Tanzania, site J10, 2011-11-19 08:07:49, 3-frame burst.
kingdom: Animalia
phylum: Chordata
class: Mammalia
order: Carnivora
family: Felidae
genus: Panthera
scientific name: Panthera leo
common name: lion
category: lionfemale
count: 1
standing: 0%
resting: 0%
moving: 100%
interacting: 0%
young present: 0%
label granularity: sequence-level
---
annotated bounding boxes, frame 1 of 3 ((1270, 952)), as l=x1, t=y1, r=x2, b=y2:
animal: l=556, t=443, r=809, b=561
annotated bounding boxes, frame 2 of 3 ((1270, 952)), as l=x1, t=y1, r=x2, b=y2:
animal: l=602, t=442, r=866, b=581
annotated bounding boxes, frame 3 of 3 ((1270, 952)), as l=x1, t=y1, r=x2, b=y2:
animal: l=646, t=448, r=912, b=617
********************
▶ [What needs to be done] From the line containing "interacting: 0%" to the last line of the material, please quote every line exactly and only those.

▶ [Exercise response]
interacting: 0%
young present: 0%
label granularity: sequence-level
---
annotated bounding boxes, frame 1 of 3 ((1270, 952)), as l=x1, t=y1, r=x2, b=y2:
animal: l=556, t=443, r=809, b=561
annotated bounding boxes, frame 2 of 3 ((1270, 952)), as l=x1, t=y1, r=x2, b=y2:
animal: l=602, t=442, r=866, b=581
annotated bounding boxes, frame 3 of 3 ((1270, 952)), as l=x1, t=y1, r=x2, b=y2:
animal: l=646, t=448, r=912, b=617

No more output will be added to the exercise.